(Stored data entries)
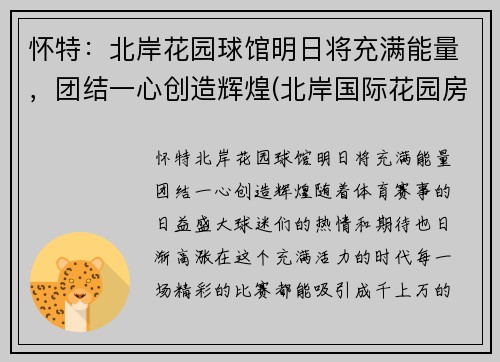 怀特：北岸花园球馆明日将充满能量，团结一心创造辉煌(北岸国际花园房

怀特北岸花园球馆明日将充满能量团结一心创造辉煌随着体育赛事的日益盛大球迷们的热情和期待也日渐高涨在这个充满活力的时代每一场精彩的比赛都能吸引成千上万的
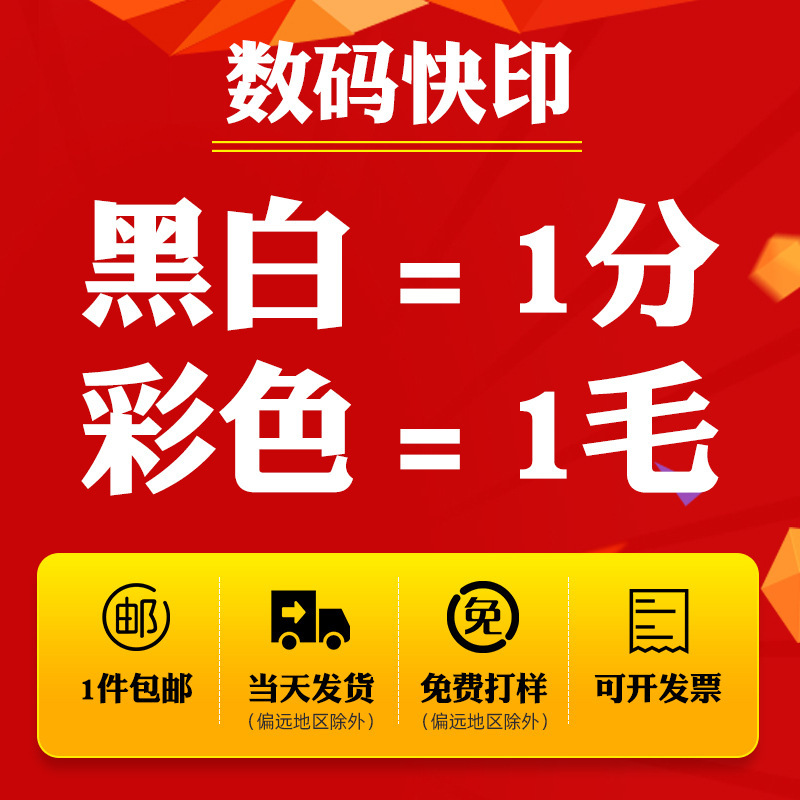 数码快印

黑白 = 1分
彩色 = 1毛

邮
1件包邮

当天发货
(偏远地区除外)

免
免费打样
(偏远地区除外)

可开发票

§ **THE PROBLEM**
Retype the records in full. Do not carry over the images.

§ **RESPONSE TO THIS TASK**
 怀特：北岸花园球馆明日将充满能量，团结一心创造辉煌(北岸国际花园房

怀特北岸花园球馆明日将充满能量团结一心创造辉煌随着体育赛事的日益盛大球迷们的热情和期待也日渐高涨在这个充满活力的时代每一场精彩的比赛都能吸引成千上万的
 数码快印

黑白 = 1分
彩色 = 1毛

邮
1件包邮

当天发货
(偏远地区除外)

免
免费打样
(偏远地区除外)

可开发票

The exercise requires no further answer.